Cooper, meanwhile, had called Safety and Security Minister Charles Nqakula after hearing of the FNB plans. He also spoke to the Presidency. Both Spicer and Cooper were determined to impress upon government that the FNB campaign was FNB's alone. This seems to have angered Rupert. In his reply to Spicer, Rupert tells Spicer that since the Business Against Crime group met Mbeki in August, "we have heard nothing of substance (but) during this period a number of friends/acquantances/colleagues have been murdered, violated and robbed".

Rupert says Remgro would deliberately not follow BLSA's path of non-confrontation, and "it can be expec-ted that Remgro will back the FNB campaign, both as a loyal South African corporate citizen and as a key shareholder (of RMB)".

"During the apartheid days, business was continually confronted with similar problems, and many people and companies chose not to speak up. This included the then 'core group of leadership'," he wrote.

He said that speaking up about things that are "patently wrong in a society is not disloyal -- it is the moral right and duty of any citizen".

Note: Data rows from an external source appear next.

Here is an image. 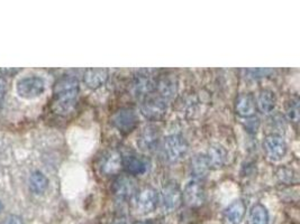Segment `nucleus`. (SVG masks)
<instances>
[{
    "instance_id": "nucleus-13",
    "label": "nucleus",
    "mask_w": 300,
    "mask_h": 224,
    "mask_svg": "<svg viewBox=\"0 0 300 224\" xmlns=\"http://www.w3.org/2000/svg\"><path fill=\"white\" fill-rule=\"evenodd\" d=\"M123 166L125 170L131 175H143L150 167V163L145 157L136 154H129L123 157Z\"/></svg>"
},
{
    "instance_id": "nucleus-2",
    "label": "nucleus",
    "mask_w": 300,
    "mask_h": 224,
    "mask_svg": "<svg viewBox=\"0 0 300 224\" xmlns=\"http://www.w3.org/2000/svg\"><path fill=\"white\" fill-rule=\"evenodd\" d=\"M159 203V193L153 186L145 185L136 190L133 195V204L136 212L141 215L149 214L156 209Z\"/></svg>"
},
{
    "instance_id": "nucleus-5",
    "label": "nucleus",
    "mask_w": 300,
    "mask_h": 224,
    "mask_svg": "<svg viewBox=\"0 0 300 224\" xmlns=\"http://www.w3.org/2000/svg\"><path fill=\"white\" fill-rule=\"evenodd\" d=\"M138 116L129 108H122L111 115V124L122 133H129L137 127Z\"/></svg>"
},
{
    "instance_id": "nucleus-12",
    "label": "nucleus",
    "mask_w": 300,
    "mask_h": 224,
    "mask_svg": "<svg viewBox=\"0 0 300 224\" xmlns=\"http://www.w3.org/2000/svg\"><path fill=\"white\" fill-rule=\"evenodd\" d=\"M113 192L119 200L131 199L136 192V183L132 177L120 175L114 181Z\"/></svg>"
},
{
    "instance_id": "nucleus-8",
    "label": "nucleus",
    "mask_w": 300,
    "mask_h": 224,
    "mask_svg": "<svg viewBox=\"0 0 300 224\" xmlns=\"http://www.w3.org/2000/svg\"><path fill=\"white\" fill-rule=\"evenodd\" d=\"M168 106L162 98H146L141 105V112L146 119L158 121L167 114Z\"/></svg>"
},
{
    "instance_id": "nucleus-16",
    "label": "nucleus",
    "mask_w": 300,
    "mask_h": 224,
    "mask_svg": "<svg viewBox=\"0 0 300 224\" xmlns=\"http://www.w3.org/2000/svg\"><path fill=\"white\" fill-rule=\"evenodd\" d=\"M246 213V204L243 200H236L227 206L224 212L226 221L231 224H240Z\"/></svg>"
},
{
    "instance_id": "nucleus-17",
    "label": "nucleus",
    "mask_w": 300,
    "mask_h": 224,
    "mask_svg": "<svg viewBox=\"0 0 300 224\" xmlns=\"http://www.w3.org/2000/svg\"><path fill=\"white\" fill-rule=\"evenodd\" d=\"M205 155L210 168L222 167L227 159L226 149L222 145H218V143H215V145L210 146L207 154Z\"/></svg>"
},
{
    "instance_id": "nucleus-11",
    "label": "nucleus",
    "mask_w": 300,
    "mask_h": 224,
    "mask_svg": "<svg viewBox=\"0 0 300 224\" xmlns=\"http://www.w3.org/2000/svg\"><path fill=\"white\" fill-rule=\"evenodd\" d=\"M123 166V157L117 150H109L101 156L99 167L102 174L115 175Z\"/></svg>"
},
{
    "instance_id": "nucleus-4",
    "label": "nucleus",
    "mask_w": 300,
    "mask_h": 224,
    "mask_svg": "<svg viewBox=\"0 0 300 224\" xmlns=\"http://www.w3.org/2000/svg\"><path fill=\"white\" fill-rule=\"evenodd\" d=\"M161 209L164 213H171L182 204V191L176 182H168L162 188L160 196Z\"/></svg>"
},
{
    "instance_id": "nucleus-22",
    "label": "nucleus",
    "mask_w": 300,
    "mask_h": 224,
    "mask_svg": "<svg viewBox=\"0 0 300 224\" xmlns=\"http://www.w3.org/2000/svg\"><path fill=\"white\" fill-rule=\"evenodd\" d=\"M48 187V179L41 172H34L29 177V188L35 194H43Z\"/></svg>"
},
{
    "instance_id": "nucleus-10",
    "label": "nucleus",
    "mask_w": 300,
    "mask_h": 224,
    "mask_svg": "<svg viewBox=\"0 0 300 224\" xmlns=\"http://www.w3.org/2000/svg\"><path fill=\"white\" fill-rule=\"evenodd\" d=\"M160 138V129L154 124H147L138 134L137 145L143 151H152L159 146Z\"/></svg>"
},
{
    "instance_id": "nucleus-20",
    "label": "nucleus",
    "mask_w": 300,
    "mask_h": 224,
    "mask_svg": "<svg viewBox=\"0 0 300 224\" xmlns=\"http://www.w3.org/2000/svg\"><path fill=\"white\" fill-rule=\"evenodd\" d=\"M248 224H269V212L266 206L261 203L254 204L249 213Z\"/></svg>"
},
{
    "instance_id": "nucleus-1",
    "label": "nucleus",
    "mask_w": 300,
    "mask_h": 224,
    "mask_svg": "<svg viewBox=\"0 0 300 224\" xmlns=\"http://www.w3.org/2000/svg\"><path fill=\"white\" fill-rule=\"evenodd\" d=\"M79 81L73 75H63L53 88L52 109L57 114L65 115L73 110L79 94Z\"/></svg>"
},
{
    "instance_id": "nucleus-28",
    "label": "nucleus",
    "mask_w": 300,
    "mask_h": 224,
    "mask_svg": "<svg viewBox=\"0 0 300 224\" xmlns=\"http://www.w3.org/2000/svg\"><path fill=\"white\" fill-rule=\"evenodd\" d=\"M6 93V81L3 79V76L0 72V101L2 100Z\"/></svg>"
},
{
    "instance_id": "nucleus-6",
    "label": "nucleus",
    "mask_w": 300,
    "mask_h": 224,
    "mask_svg": "<svg viewBox=\"0 0 300 224\" xmlns=\"http://www.w3.org/2000/svg\"><path fill=\"white\" fill-rule=\"evenodd\" d=\"M16 90L20 98L35 99L43 94L45 90V82L38 76H28L17 82Z\"/></svg>"
},
{
    "instance_id": "nucleus-27",
    "label": "nucleus",
    "mask_w": 300,
    "mask_h": 224,
    "mask_svg": "<svg viewBox=\"0 0 300 224\" xmlns=\"http://www.w3.org/2000/svg\"><path fill=\"white\" fill-rule=\"evenodd\" d=\"M0 224H24L23 220L17 215H8L6 219H3V221Z\"/></svg>"
},
{
    "instance_id": "nucleus-19",
    "label": "nucleus",
    "mask_w": 300,
    "mask_h": 224,
    "mask_svg": "<svg viewBox=\"0 0 300 224\" xmlns=\"http://www.w3.org/2000/svg\"><path fill=\"white\" fill-rule=\"evenodd\" d=\"M155 88L154 82L145 74H138L133 82L134 93L138 97H145L153 91Z\"/></svg>"
},
{
    "instance_id": "nucleus-26",
    "label": "nucleus",
    "mask_w": 300,
    "mask_h": 224,
    "mask_svg": "<svg viewBox=\"0 0 300 224\" xmlns=\"http://www.w3.org/2000/svg\"><path fill=\"white\" fill-rule=\"evenodd\" d=\"M271 70H263V69H257V70H250L249 73H251V76L253 78H263V76H267L268 74L271 73Z\"/></svg>"
},
{
    "instance_id": "nucleus-21",
    "label": "nucleus",
    "mask_w": 300,
    "mask_h": 224,
    "mask_svg": "<svg viewBox=\"0 0 300 224\" xmlns=\"http://www.w3.org/2000/svg\"><path fill=\"white\" fill-rule=\"evenodd\" d=\"M210 167L205 154H197L194 158L191 159V173L194 174L197 178L205 177Z\"/></svg>"
},
{
    "instance_id": "nucleus-31",
    "label": "nucleus",
    "mask_w": 300,
    "mask_h": 224,
    "mask_svg": "<svg viewBox=\"0 0 300 224\" xmlns=\"http://www.w3.org/2000/svg\"><path fill=\"white\" fill-rule=\"evenodd\" d=\"M2 208H3V206H2V203H1V201H0V212H1Z\"/></svg>"
},
{
    "instance_id": "nucleus-14",
    "label": "nucleus",
    "mask_w": 300,
    "mask_h": 224,
    "mask_svg": "<svg viewBox=\"0 0 300 224\" xmlns=\"http://www.w3.org/2000/svg\"><path fill=\"white\" fill-rule=\"evenodd\" d=\"M108 70L106 69H87L83 73V82L89 89L97 90L108 80Z\"/></svg>"
},
{
    "instance_id": "nucleus-15",
    "label": "nucleus",
    "mask_w": 300,
    "mask_h": 224,
    "mask_svg": "<svg viewBox=\"0 0 300 224\" xmlns=\"http://www.w3.org/2000/svg\"><path fill=\"white\" fill-rule=\"evenodd\" d=\"M257 106H255V99L250 93L240 94L235 103L236 113L243 116V118H250L253 116Z\"/></svg>"
},
{
    "instance_id": "nucleus-29",
    "label": "nucleus",
    "mask_w": 300,
    "mask_h": 224,
    "mask_svg": "<svg viewBox=\"0 0 300 224\" xmlns=\"http://www.w3.org/2000/svg\"><path fill=\"white\" fill-rule=\"evenodd\" d=\"M134 224H153L150 221H140V222H135Z\"/></svg>"
},
{
    "instance_id": "nucleus-3",
    "label": "nucleus",
    "mask_w": 300,
    "mask_h": 224,
    "mask_svg": "<svg viewBox=\"0 0 300 224\" xmlns=\"http://www.w3.org/2000/svg\"><path fill=\"white\" fill-rule=\"evenodd\" d=\"M163 154L169 163L176 164L181 161L188 154L189 145L180 134H170L163 140Z\"/></svg>"
},
{
    "instance_id": "nucleus-9",
    "label": "nucleus",
    "mask_w": 300,
    "mask_h": 224,
    "mask_svg": "<svg viewBox=\"0 0 300 224\" xmlns=\"http://www.w3.org/2000/svg\"><path fill=\"white\" fill-rule=\"evenodd\" d=\"M206 199L205 187L198 179H191L187 183L182 192V201L190 208H199Z\"/></svg>"
},
{
    "instance_id": "nucleus-30",
    "label": "nucleus",
    "mask_w": 300,
    "mask_h": 224,
    "mask_svg": "<svg viewBox=\"0 0 300 224\" xmlns=\"http://www.w3.org/2000/svg\"><path fill=\"white\" fill-rule=\"evenodd\" d=\"M116 224H127V223H126V221H125V220L123 219V220H120V221H118Z\"/></svg>"
},
{
    "instance_id": "nucleus-7",
    "label": "nucleus",
    "mask_w": 300,
    "mask_h": 224,
    "mask_svg": "<svg viewBox=\"0 0 300 224\" xmlns=\"http://www.w3.org/2000/svg\"><path fill=\"white\" fill-rule=\"evenodd\" d=\"M263 148L267 156L271 160H280L284 158L288 150V146L284 137L278 133H270L264 138Z\"/></svg>"
},
{
    "instance_id": "nucleus-23",
    "label": "nucleus",
    "mask_w": 300,
    "mask_h": 224,
    "mask_svg": "<svg viewBox=\"0 0 300 224\" xmlns=\"http://www.w3.org/2000/svg\"><path fill=\"white\" fill-rule=\"evenodd\" d=\"M155 88H158L162 99L172 98L174 93L177 92V83L174 82V80L170 78H164L160 80L158 85H155Z\"/></svg>"
},
{
    "instance_id": "nucleus-25",
    "label": "nucleus",
    "mask_w": 300,
    "mask_h": 224,
    "mask_svg": "<svg viewBox=\"0 0 300 224\" xmlns=\"http://www.w3.org/2000/svg\"><path fill=\"white\" fill-rule=\"evenodd\" d=\"M278 176L285 183H293L294 181L297 182V174H296L293 169L289 168H280L279 173H278Z\"/></svg>"
},
{
    "instance_id": "nucleus-18",
    "label": "nucleus",
    "mask_w": 300,
    "mask_h": 224,
    "mask_svg": "<svg viewBox=\"0 0 300 224\" xmlns=\"http://www.w3.org/2000/svg\"><path fill=\"white\" fill-rule=\"evenodd\" d=\"M277 98L273 91L269 89H263L260 91L259 96L255 101V106L262 113H270L276 108Z\"/></svg>"
},
{
    "instance_id": "nucleus-24",
    "label": "nucleus",
    "mask_w": 300,
    "mask_h": 224,
    "mask_svg": "<svg viewBox=\"0 0 300 224\" xmlns=\"http://www.w3.org/2000/svg\"><path fill=\"white\" fill-rule=\"evenodd\" d=\"M287 114L290 118L291 121L297 122L299 118V108H298V99H291V101L287 106Z\"/></svg>"
}]
</instances>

Spicer yesterday defended his position, saying he told FNB he could not support the campaign, as his organisation was actively working with government to improve the criminal justice system.

He said FNB was free to go ahead with its campaign but would be "responsible for its own actions".

This implies that FNB had much to lose. On Friday, Harris said the campaign was cancelled after "various discussions" that highlighted potentially negative consequences of the campaign. He said the "possible outcomes might not have matched the intentions of the campaign".

FNB had done its best to forestall any political fallout from the campaign. Harris had written to director-general in the Presidency, Rev Frank Chikane, on January 31 to reassure him that the campaign was a "nation-building initiative" and not meant to "jeopardise any of the hard work and progress of on-going initiatives between government and business".

"The campaign," wrote Harris, "is designed to create a platform for South Africans to constructively engage the president and government on the issue of crime. We believe that dealing with crime effectively will put SA in a strong position to achieve the ultimate goal -- the elimination of poverty."

But FNB is the banker for many government and quasi-government bodies, including the National Treasury, the SA Revenue Service, three provincial governments and companies such as Telkom and Transnet, and private discussions and comments in other newspapers suggest government would have taken a very dim view of FNB's campaign. The result is a bruised bank and a victorious Presidency, which, with the help of BLSA, managed to head off a potentially awkward campaign just before Mbeki gives his state of the nation speech to Parliament this week.

After this drubbing, and Anglo American CE Tony Trahar's public mauling by Mbeki a few years ago for suggesting SA was still a political risk for investors, business will probably now keep its head down and, publicly at least, mind its own business.